▶ _Source excerpt_

"""

One must go further. Moynihan is again very much the social scientist in calling the family’s decline a “tangle of pathology.” In this, his Report bears the markings of nearly every public attempt of the modern era to convince society to take family breakdown seriously. (Black) family breakdown is associated with all sorts of socially undesirable outcomes. Consider the value-free, passive-sounding social scientific language that the Report borrows from E. Franklin Frazier:
As a result of family disorganization a large portion of Negro children and youth have not undergone the socialization which only a family can provide. The disorganized families have failed to provide for their emotional needs and have not provided the discipline and habits which are necessary for personality development. Because the disorganized family has failed in its function as a socializing agency, it has handicapped children in their relations to the institutions of their community. Moreover, family disorganization has been partially responsible for a large amount of juvenile delinquency and adult crime among Negroes.

"""

▶ _Dataset rows_

"""

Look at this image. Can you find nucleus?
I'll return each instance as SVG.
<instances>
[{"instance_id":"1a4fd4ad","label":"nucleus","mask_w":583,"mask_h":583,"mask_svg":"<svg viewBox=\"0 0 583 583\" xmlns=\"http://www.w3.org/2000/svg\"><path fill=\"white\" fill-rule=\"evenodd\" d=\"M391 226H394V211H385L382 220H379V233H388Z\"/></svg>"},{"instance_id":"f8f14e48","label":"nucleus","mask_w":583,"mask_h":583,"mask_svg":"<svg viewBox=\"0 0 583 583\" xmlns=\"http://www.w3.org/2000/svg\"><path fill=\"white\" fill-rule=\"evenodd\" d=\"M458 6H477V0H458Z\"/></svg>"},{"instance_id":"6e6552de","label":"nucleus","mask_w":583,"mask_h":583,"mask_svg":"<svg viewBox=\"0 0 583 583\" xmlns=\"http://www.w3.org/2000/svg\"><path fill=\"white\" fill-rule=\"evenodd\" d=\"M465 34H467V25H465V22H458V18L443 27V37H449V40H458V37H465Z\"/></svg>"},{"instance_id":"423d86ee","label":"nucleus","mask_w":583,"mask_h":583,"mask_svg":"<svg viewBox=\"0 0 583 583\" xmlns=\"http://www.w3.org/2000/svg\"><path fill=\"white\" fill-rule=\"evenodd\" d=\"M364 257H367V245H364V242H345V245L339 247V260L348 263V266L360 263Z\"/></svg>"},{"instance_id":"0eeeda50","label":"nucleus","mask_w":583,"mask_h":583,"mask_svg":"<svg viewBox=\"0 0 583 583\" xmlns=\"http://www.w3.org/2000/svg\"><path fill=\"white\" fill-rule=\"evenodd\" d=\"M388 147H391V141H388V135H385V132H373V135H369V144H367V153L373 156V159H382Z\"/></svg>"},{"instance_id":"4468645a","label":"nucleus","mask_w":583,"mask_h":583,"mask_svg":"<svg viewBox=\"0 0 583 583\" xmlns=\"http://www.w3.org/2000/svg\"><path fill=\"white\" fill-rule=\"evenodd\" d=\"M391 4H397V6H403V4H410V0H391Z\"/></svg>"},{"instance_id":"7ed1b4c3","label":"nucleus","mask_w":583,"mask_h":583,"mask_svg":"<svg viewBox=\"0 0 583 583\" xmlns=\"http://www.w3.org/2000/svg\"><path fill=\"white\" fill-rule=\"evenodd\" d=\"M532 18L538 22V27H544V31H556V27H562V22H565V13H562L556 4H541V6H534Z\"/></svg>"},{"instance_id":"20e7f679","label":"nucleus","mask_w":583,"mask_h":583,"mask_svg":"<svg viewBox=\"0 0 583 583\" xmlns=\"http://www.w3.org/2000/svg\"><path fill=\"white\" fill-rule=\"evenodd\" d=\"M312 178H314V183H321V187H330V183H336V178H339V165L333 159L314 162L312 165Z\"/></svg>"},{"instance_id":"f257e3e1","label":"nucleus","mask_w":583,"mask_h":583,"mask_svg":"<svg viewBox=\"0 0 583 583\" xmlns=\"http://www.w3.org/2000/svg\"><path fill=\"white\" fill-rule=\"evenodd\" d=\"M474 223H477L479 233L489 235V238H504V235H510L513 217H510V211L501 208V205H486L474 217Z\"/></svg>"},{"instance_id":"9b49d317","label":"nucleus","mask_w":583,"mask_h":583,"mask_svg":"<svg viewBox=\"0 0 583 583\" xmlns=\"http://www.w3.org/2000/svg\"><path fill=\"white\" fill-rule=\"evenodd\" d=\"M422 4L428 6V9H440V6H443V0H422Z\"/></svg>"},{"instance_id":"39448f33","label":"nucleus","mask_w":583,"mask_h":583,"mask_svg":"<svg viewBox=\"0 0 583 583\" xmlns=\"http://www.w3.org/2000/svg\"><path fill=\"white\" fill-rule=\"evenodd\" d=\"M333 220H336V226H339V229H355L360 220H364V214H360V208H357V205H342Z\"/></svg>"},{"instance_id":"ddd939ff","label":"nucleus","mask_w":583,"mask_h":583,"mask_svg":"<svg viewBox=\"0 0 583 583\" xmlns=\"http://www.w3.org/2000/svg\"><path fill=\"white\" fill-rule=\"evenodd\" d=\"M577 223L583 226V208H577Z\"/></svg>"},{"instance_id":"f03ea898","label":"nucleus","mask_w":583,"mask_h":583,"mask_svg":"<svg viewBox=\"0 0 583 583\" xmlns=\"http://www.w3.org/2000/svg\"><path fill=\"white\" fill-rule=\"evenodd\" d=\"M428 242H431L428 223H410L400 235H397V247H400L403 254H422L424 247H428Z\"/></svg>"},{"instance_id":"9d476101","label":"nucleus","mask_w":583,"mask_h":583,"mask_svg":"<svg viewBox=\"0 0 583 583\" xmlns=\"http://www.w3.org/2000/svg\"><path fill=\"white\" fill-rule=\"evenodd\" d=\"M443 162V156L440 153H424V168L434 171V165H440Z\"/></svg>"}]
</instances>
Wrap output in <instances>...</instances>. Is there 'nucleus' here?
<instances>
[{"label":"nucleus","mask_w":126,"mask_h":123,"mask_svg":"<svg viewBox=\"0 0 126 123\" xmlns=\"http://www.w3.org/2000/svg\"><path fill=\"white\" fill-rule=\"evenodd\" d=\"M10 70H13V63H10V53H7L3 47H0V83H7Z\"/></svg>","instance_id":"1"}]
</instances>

"""

▶ _Problems and tasks_
A - In the passage on the Moynihan Report, whose social scientific language does the Report borrow?
B - Can you pick up the passage on the Moynihan Report right after its final sentence and carry it forward?
The lines after the passage play no part in what follows.

▶ _Answers per task_
A - It borrows the language of E. Franklin Frazier.

B -
The Report includes other pathologies such as low educational attainment, higher narcotic use, unemployment or underemployment, poverty and intelligence scores. So we have the social science pattern for all family studies: identify a measurable indicator of family breakdown (for example, fatherlessness or illegitimacy) and show its correlation with social pathologies (for example, crime). In this vision, the family is a passive agent, acted upon by forces beyond the control of its members, not a responsible agent forging its own way.
This commitment to human passivity—human beings as dependent variables—is one of the most corrupt and corrupting elements of the social scientific outlook evinced by Moynihan and his Report. He embraces the premises of his later Leftist critics, namely that the disintegration of the Black family is the result of conditions of poverty and racism. “White America must accept responsibility,” the Report declares, Black poverty and family decline flow “from centuries of oppression and persecution of the Negro man.”
Whites must absolutely claim their share of responsibility for Black family breakdown, and for the reasons Moynihan suggests; however, the quick collapse of family structures everywhere in the modern world suggests that more is at work than white racism.
The Report is shy on the question of Black responsibility in making choices or finding solutions—the only position that would be amenable to a statesmanlike solution based in culture, values, and limited government. Every time victimhood is emphasized, agency and responsibility are under emphasized—and any solution depends on that.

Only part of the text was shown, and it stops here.